Over the past 20 years there have been similar marked changes in both banking and insurance. For decades, building branches was the epitome of providing convenience for bank customers. Today, it's a free app for a smartphone.
Looking back on the life insurance business 20 years ago, it needed the advances that technology and an emphasis on simplification would bring just as much as banking did. Back then, there were only a couple of choices in policies, all arguably complex and confusing. Qualifying was complicated, applications were cumbersome, processing was lengthy.
Around that time, some banks became interested in getting into the insurance business. Some looked at life insurance, but most gravitated to auto and homeowners types of coverage, since these were relatively straightforward, quick transactions, while life insurance sales took longer and were more complex.
While the results of these ventures into selling insurance have varied, there have been more singles than home runs, along with more than a few strikeouts. So it's worthwhile to understand how the life insurance industry has changed since then.
Perhaps the most dramatic and far-reaching change is in medical underwriting, which has benefited from vastly improved medical care and medications. Applicants who might have been rejected or offered higher rates in the past, enjoy standard rates today, including some with a history of cancer, diabetes, heart disease and so forth.

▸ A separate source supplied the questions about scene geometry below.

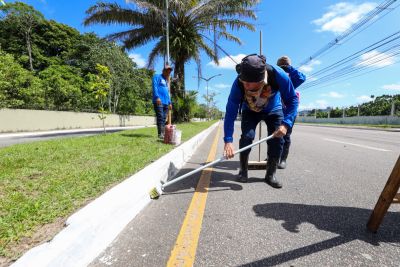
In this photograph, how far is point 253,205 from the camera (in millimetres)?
2926

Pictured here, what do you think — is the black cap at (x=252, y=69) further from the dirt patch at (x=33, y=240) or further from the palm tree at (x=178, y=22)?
the palm tree at (x=178, y=22)

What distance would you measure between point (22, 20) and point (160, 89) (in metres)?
35.8

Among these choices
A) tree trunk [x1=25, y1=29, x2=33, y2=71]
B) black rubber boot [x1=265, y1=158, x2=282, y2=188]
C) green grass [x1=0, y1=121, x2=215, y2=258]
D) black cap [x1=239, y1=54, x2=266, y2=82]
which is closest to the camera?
green grass [x1=0, y1=121, x2=215, y2=258]

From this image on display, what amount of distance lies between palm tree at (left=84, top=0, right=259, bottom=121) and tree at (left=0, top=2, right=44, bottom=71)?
2143 cm

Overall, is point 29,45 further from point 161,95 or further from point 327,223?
point 327,223

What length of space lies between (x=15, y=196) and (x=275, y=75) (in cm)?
292

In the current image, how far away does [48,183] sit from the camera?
2986 mm

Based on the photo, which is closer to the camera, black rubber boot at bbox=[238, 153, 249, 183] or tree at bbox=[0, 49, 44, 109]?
black rubber boot at bbox=[238, 153, 249, 183]

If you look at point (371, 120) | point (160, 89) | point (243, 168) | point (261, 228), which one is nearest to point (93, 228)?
point (261, 228)

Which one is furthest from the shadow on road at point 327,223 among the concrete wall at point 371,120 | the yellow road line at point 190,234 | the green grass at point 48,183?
the concrete wall at point 371,120

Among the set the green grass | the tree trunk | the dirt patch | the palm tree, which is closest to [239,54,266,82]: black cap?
the green grass

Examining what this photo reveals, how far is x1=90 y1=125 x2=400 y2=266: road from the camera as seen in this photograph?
1.88 meters

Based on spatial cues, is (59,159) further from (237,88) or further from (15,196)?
(237,88)

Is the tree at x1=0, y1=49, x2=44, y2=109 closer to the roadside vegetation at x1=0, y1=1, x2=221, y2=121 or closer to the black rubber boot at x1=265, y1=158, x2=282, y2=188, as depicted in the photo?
the roadside vegetation at x1=0, y1=1, x2=221, y2=121
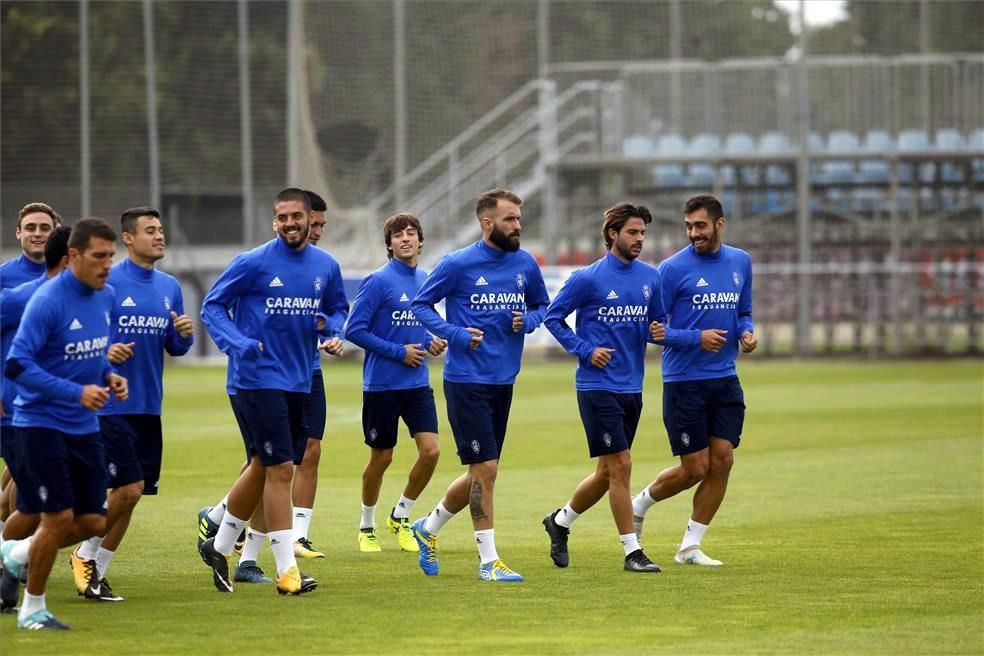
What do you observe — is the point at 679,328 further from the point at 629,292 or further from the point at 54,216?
the point at 54,216

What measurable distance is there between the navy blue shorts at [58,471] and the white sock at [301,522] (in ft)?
9.71

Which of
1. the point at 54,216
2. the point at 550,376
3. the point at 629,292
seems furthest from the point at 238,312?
the point at 550,376

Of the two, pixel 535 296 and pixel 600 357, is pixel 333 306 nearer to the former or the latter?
pixel 535 296

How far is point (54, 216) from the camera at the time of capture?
433 inches

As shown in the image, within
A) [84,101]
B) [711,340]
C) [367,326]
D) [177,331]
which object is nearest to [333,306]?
[177,331]

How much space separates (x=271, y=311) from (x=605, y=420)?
2.27 meters

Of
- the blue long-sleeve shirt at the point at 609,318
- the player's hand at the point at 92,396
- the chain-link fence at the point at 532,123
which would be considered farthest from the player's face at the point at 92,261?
the chain-link fence at the point at 532,123

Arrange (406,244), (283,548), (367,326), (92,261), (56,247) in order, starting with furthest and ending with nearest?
(406,244) → (367,326) → (283,548) → (56,247) → (92,261)

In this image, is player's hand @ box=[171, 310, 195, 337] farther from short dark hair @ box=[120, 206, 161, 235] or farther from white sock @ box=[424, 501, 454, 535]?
white sock @ box=[424, 501, 454, 535]

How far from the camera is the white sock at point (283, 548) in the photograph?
9.60m

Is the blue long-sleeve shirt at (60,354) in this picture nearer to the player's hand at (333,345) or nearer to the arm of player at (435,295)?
the player's hand at (333,345)

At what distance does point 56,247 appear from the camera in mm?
9469

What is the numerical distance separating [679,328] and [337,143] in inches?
1235

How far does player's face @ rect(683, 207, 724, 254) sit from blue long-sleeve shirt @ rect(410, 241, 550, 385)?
124cm
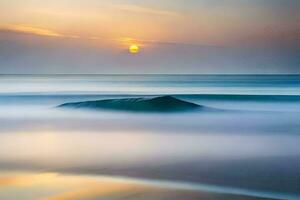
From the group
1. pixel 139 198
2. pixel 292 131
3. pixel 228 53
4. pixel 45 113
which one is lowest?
pixel 139 198

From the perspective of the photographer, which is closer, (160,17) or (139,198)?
(139,198)

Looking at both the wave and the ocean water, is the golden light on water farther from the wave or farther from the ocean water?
the wave

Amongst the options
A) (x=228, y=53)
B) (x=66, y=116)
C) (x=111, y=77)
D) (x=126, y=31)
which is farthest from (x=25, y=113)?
(x=228, y=53)

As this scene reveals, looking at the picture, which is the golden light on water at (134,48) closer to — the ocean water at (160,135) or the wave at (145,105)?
the ocean water at (160,135)

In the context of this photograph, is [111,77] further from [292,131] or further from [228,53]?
[292,131]

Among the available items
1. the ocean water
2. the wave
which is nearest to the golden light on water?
the ocean water

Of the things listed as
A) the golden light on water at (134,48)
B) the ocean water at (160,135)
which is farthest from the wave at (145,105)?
the golden light on water at (134,48)
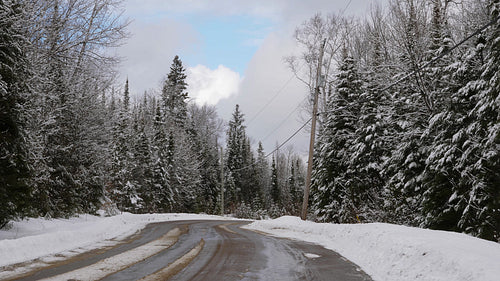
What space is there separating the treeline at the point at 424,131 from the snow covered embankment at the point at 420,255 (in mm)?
4513

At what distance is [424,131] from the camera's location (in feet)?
49.7

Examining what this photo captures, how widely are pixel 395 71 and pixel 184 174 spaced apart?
35486 millimetres

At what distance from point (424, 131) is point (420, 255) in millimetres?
10425

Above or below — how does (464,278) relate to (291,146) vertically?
below

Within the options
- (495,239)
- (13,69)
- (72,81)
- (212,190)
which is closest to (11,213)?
(13,69)

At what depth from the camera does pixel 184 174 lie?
49.5 meters

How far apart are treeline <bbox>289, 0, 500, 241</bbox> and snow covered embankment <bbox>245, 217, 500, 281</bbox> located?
451 cm

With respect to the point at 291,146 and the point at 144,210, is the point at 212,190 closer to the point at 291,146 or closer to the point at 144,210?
the point at 144,210

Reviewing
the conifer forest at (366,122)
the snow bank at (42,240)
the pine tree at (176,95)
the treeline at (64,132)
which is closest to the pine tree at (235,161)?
the pine tree at (176,95)

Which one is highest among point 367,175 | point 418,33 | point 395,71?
point 418,33

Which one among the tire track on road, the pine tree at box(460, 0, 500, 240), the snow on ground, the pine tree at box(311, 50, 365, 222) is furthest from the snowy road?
the pine tree at box(311, 50, 365, 222)

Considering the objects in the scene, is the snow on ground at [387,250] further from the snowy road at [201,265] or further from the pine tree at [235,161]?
the pine tree at [235,161]

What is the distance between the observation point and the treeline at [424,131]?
11.2 meters

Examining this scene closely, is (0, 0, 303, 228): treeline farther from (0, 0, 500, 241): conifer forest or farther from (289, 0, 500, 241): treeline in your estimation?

Another area of change is in products. In times past, the life insurance industry was less than innovative when it came to product development. But spurred by competition, life companies have taken huge steps forward by focusing on consumer needs (much like banking). For example, new hybrid life and long-term care products powering sales now provide a death benefit and long-term care coverage in one policy.
Even a few years ago, the life insurance industry was woefully lacking in technological integration. Company computer systems were proprietary, so applications, policies and other paperwork were "overnighted" back and forth. It was a slow, stodgy and inefficient process with piles of file folders lingering on many desks. Not today. Processing is close to 100% electronic, as is some underwriting. Technology also is shaping consumer buying behavior (again, much like banking). Today's life insurance customers are often surprised to discover that purchasing a policy is quick and easy. For some policies, there are only three or four medical questions or, depending on the product, none at all. Some policies are issued electronically, either immediately or in a few days.
In years past, bank forays into life insurance sales differed in approach, with some using in-house personnel and others outsourcing the responsibility. But the results in both cases were often underwhelming. This may have stemmed from cultural conflicts, inadequate commitment of resources and the need to focus on more pressing matters.
But, as they say, that was then and this is now. While the scene from the rear-view mirror can be truly helpful in avoiding unnecessary catastrophes, it doesn't show the way forward.
The life insurance industry was built on agent commissions (a fee, if you will). Banks, on the other hand, long counted on the interest rate spread on their lending for much of their income, and had a passive attitude toward sales. But when interest rates dropped to historic lows, bankers turned to fee income as a critical source of revenue, particularly as operating costs escalated. It's not a stretch to say that the two industries have come to share a similar sales culture. By the same token, the life insurance business now recognizes the need to retain customers by building relationships, something that's second nature to bankers.
Our industries are similarly concerned with helping clients preserve and grow their wealth, and do so in highly regulated environments. The latest advancements only enhance our compatibility.